Men, MILFs, and the Madonna-Whore Complex

Eira and I are home from our trip to Israel (I’ll try to write something about that soon). We’re off to Montana on Sunday, so the summer travels aren’t entirely concluded.

I do have a quick piece up at Good Men Project today: The Real Meaning of MILFs. Excerpt:

Though we had planned to have a home birth, in the end my wife needed a Cesearean in the hospital. (Our daughter was wedged into a breach position, and few obstetricians will support a vaginal breach birth these days.) I was at my wife’s side during the procedure, holding her hand and whispering encouragement, while watching with great interest as the surgeons did their work—blood and viscera galore.

I got to see the amazing moment Heloise was pulled (butt first, of course) from my wife’s body. I was there when our daughter latched on for the first time to Eira’s breast. I was awed and humbled by what I saw. And though I wasn’t turned on by watching the birth and the 15 months of subsequent breastfeeding, witnessing my wife’s transition into motherhood did nothing to reduce my attraction to her. That doesn’t make me unusual or heroic.

Read the whole thing. For an older piece on a similar subject, here’s my 2005 blog post Men, Childbirth, Lust.

5 thoughts on “Men, MILFs, and the Madonna-Whore Complex

  1. I think Furry Girl got it seriously wrong when she talked about “pedophilia”. If she had called it “exploiting your child as a prop in pornographic pictures” it would have been better. But the baby itself wasn’t sexualized.

    However, it’s an intriguing argument. There are women out there calling themselves “lactivists” who are insisting that women should have the right to breast-feed babies in public–even up to toddler age–without it being considered a sexual display. And if that right isn’t given to them, they say it demeans women by forcing them into hiding. I know there’s a fight going on between some of these women and Facebook in particular, about whether pictures of women nursing babies should be allowed there. So if that’s innocent, is it still innocent when a porn star does it, given that she’s got a history of displaying her breasts for sexual reasons? Or maybe we should regard the images of the porn star with her baby as non-sexual, and the rest of the time she can be as sexual as she (and we) want. But then, does the presence of a suckling baby change the entire mood? It’s a challenge, that’s for sure.

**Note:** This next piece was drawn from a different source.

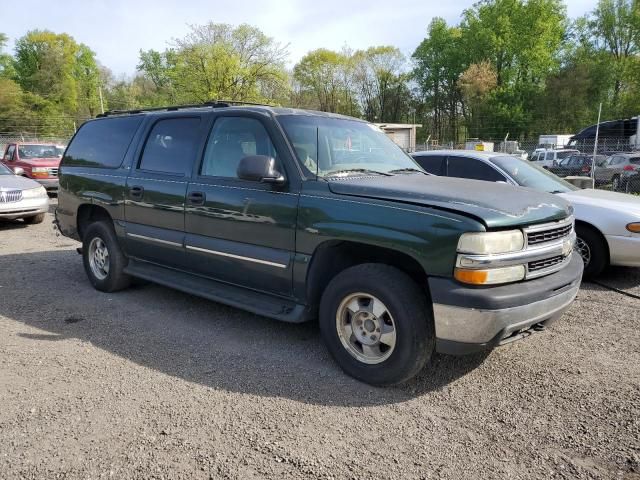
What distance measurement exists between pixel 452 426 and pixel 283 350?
61.4 inches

    I’m having trouble with the new setup here. I wish there could be a clear indication of yes, your response went through (or is being held for moderation) or no, it didn’t. About to hit “submit” again. Sigh.

  2. I am not proud to say that while I am happily the lover of a MILF, there are certain effects of childbirth that can really mess with a woman’s MILFitude.

    The transformations of a woman’s body can include excessive weight gain beyond what is prescribe or needs to persist afterwards.

    Breastfeeding has been known to transform ample and firm breasts into pendulous loose sacks.

    A loving partner may /should accommodate to these changes with appreciation that what is demanded of them is support and validation for the person who has experienced these changes and continues to pay a price for being the agent of an incredibly courageous, life-giving process.

    Now, I love me some mommy-tummy, but I can’t deny that my socialization has, in a previous marriage, driven me to view these changes as a cost in terms of physical attractiveness.

    Though I struggled to rise above my impulses, I doubt I was fully successful in concealing the effect on my desire.

    I hope if I had it to do again, I wouuld do better.

  3. Randomizer, age eventually takes its toll on “ample and firm breasts” whether or not they’re attached to a pregnant (or nursing) woman.

  4. Yes, Mythago, and I believe that whatever issues we had with body changes were the least of the life changes we were failing to negotiate.

    The physical changes would have been surmountable if we had a better basis for honest communication. I, to this day, don’t know from her own words, how these aspects of the experience effected her.

    That lack of intimacy, more than the physical ravages of birth etc. Were what ultimately undid us.

    I think her sense of desirability and also her desire and more broadly her grasp of her sense of self vanished in a haze of future shock and exhaustion at the same time.

    It’s practically cliche, but the beginning of parenthood, for various reasons, spelled the end of our connection, our sex life and ultimately our marriage. Fifteen years later she still defines herself in relation to the kids and I fear that when the nest is empty, she will be truly lost. Sad story.